Records to use:

..........

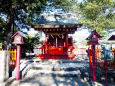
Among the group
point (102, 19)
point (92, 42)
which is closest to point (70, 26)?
point (92, 42)

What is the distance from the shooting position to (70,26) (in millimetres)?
8695

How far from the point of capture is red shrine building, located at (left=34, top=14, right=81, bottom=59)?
8906 mm

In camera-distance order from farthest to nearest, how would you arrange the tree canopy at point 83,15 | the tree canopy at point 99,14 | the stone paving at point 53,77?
the tree canopy at point 99,14 < the tree canopy at point 83,15 < the stone paving at point 53,77

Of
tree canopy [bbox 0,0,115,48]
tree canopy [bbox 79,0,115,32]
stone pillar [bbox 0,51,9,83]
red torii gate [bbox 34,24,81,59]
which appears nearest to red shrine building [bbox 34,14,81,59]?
red torii gate [bbox 34,24,81,59]

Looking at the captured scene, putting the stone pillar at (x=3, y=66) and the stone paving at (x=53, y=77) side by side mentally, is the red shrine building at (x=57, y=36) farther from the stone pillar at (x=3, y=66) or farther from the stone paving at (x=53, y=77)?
the stone pillar at (x=3, y=66)

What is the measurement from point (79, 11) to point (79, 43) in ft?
46.3

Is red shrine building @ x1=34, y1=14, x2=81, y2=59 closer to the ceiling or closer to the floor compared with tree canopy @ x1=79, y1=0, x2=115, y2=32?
closer to the floor

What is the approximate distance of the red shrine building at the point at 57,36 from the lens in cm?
891

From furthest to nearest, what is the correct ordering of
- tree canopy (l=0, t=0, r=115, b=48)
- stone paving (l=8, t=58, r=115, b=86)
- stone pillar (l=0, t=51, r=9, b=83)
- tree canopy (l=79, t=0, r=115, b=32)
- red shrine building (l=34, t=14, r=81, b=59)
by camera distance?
tree canopy (l=79, t=0, r=115, b=32), tree canopy (l=0, t=0, r=115, b=48), red shrine building (l=34, t=14, r=81, b=59), stone paving (l=8, t=58, r=115, b=86), stone pillar (l=0, t=51, r=9, b=83)

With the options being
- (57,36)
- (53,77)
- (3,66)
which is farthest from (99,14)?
(3,66)

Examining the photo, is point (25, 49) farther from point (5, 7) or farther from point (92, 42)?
point (92, 42)

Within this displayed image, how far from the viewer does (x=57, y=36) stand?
10.6 meters

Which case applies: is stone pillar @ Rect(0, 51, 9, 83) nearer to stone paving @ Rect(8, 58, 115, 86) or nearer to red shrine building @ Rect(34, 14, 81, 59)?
stone paving @ Rect(8, 58, 115, 86)

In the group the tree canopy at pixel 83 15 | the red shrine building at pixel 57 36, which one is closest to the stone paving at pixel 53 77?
the red shrine building at pixel 57 36
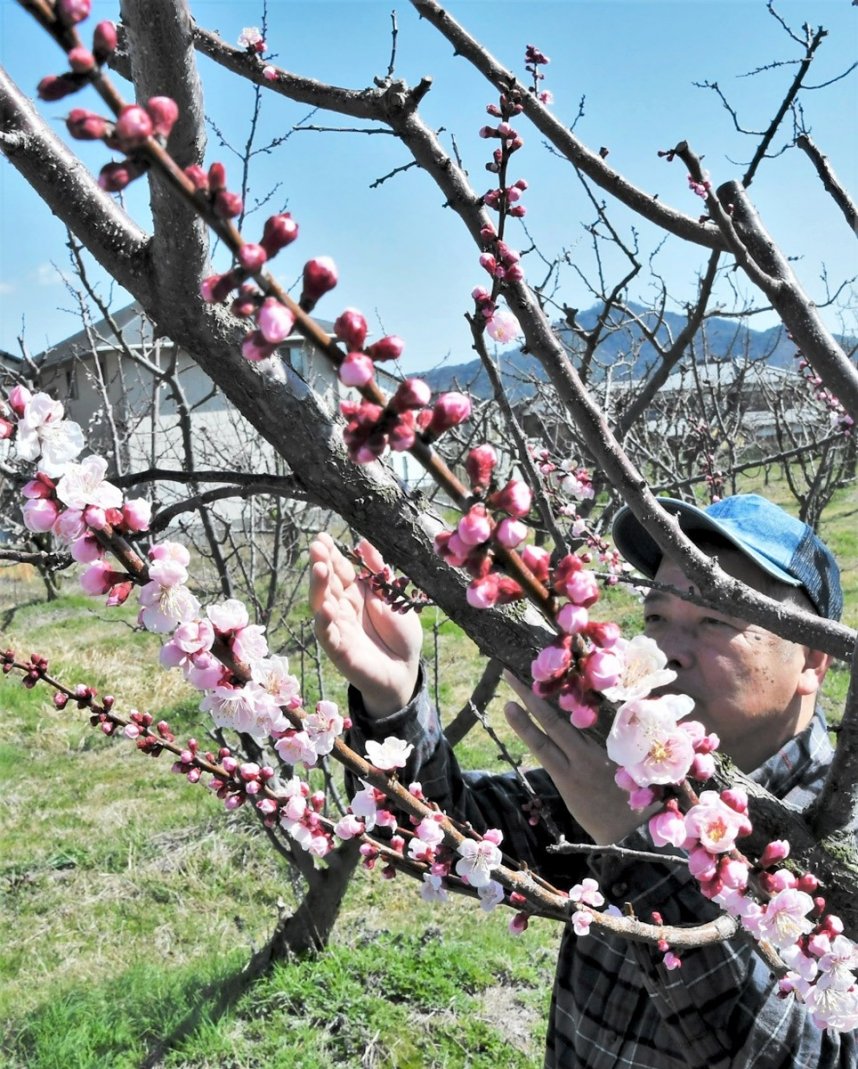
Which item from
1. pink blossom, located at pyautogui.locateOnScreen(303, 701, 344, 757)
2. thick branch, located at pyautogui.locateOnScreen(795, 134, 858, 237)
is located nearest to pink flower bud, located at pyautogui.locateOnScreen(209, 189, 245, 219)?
pink blossom, located at pyautogui.locateOnScreen(303, 701, 344, 757)

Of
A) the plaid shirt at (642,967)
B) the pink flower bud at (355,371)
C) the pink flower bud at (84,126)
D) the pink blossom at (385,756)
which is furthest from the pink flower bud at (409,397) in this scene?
the plaid shirt at (642,967)

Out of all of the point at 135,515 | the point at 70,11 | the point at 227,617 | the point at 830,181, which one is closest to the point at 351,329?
Answer: the point at 70,11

..........

Stated exercise: Copy out everything from "In camera-distance order" down to "tree canopy (l=79, t=0, r=115, b=32), tree", putting "photographed scene" in place of "captured scene" and leaving every other part unchanged.

Exercise result:
In camera-distance order from farthest to nearest, how would you arrange the tree canopy at point 83,15 | the tree canopy at point 99,14 | the stone paving at point 53,77?
the tree canopy at point 99,14 < the tree canopy at point 83,15 < the stone paving at point 53,77

Of
tree canopy [bbox 0,0,115,48]
tree canopy [bbox 79,0,115,32]
stone pillar [bbox 0,51,9,83]
red torii gate [bbox 34,24,81,59]
which appears nearest to red shrine building [bbox 34,14,81,59]?
red torii gate [bbox 34,24,81,59]

Looking at the photographed scene, putting the stone pillar at (x=3, y=66) and the stone paving at (x=53, y=77) side by side mentally, is the red shrine building at (x=57, y=36) farther from the stone pillar at (x=3, y=66) or farther from the stone paving at (x=53, y=77)?
the stone pillar at (x=3, y=66)

What is the measurement from point (79, 11) to point (79, 43) in ft?
46.3

Is red shrine building @ x1=34, y1=14, x2=81, y2=59 closer to the ceiling or closer to the floor compared with tree canopy @ x1=79, y1=0, x2=115, y2=32?
closer to the floor

What is the approximate distance of the red shrine building at the point at 57,36 from the lens in cm?
891

From furthest to nearest, what is the correct ordering of
- tree canopy (l=0, t=0, r=115, b=48)
- stone paving (l=8, t=58, r=115, b=86)
- stone pillar (l=0, t=51, r=9, b=83)
- tree canopy (l=79, t=0, r=115, b=32)
- red shrine building (l=34, t=14, r=81, b=59)
by camera distance?
tree canopy (l=79, t=0, r=115, b=32), tree canopy (l=0, t=0, r=115, b=48), red shrine building (l=34, t=14, r=81, b=59), stone paving (l=8, t=58, r=115, b=86), stone pillar (l=0, t=51, r=9, b=83)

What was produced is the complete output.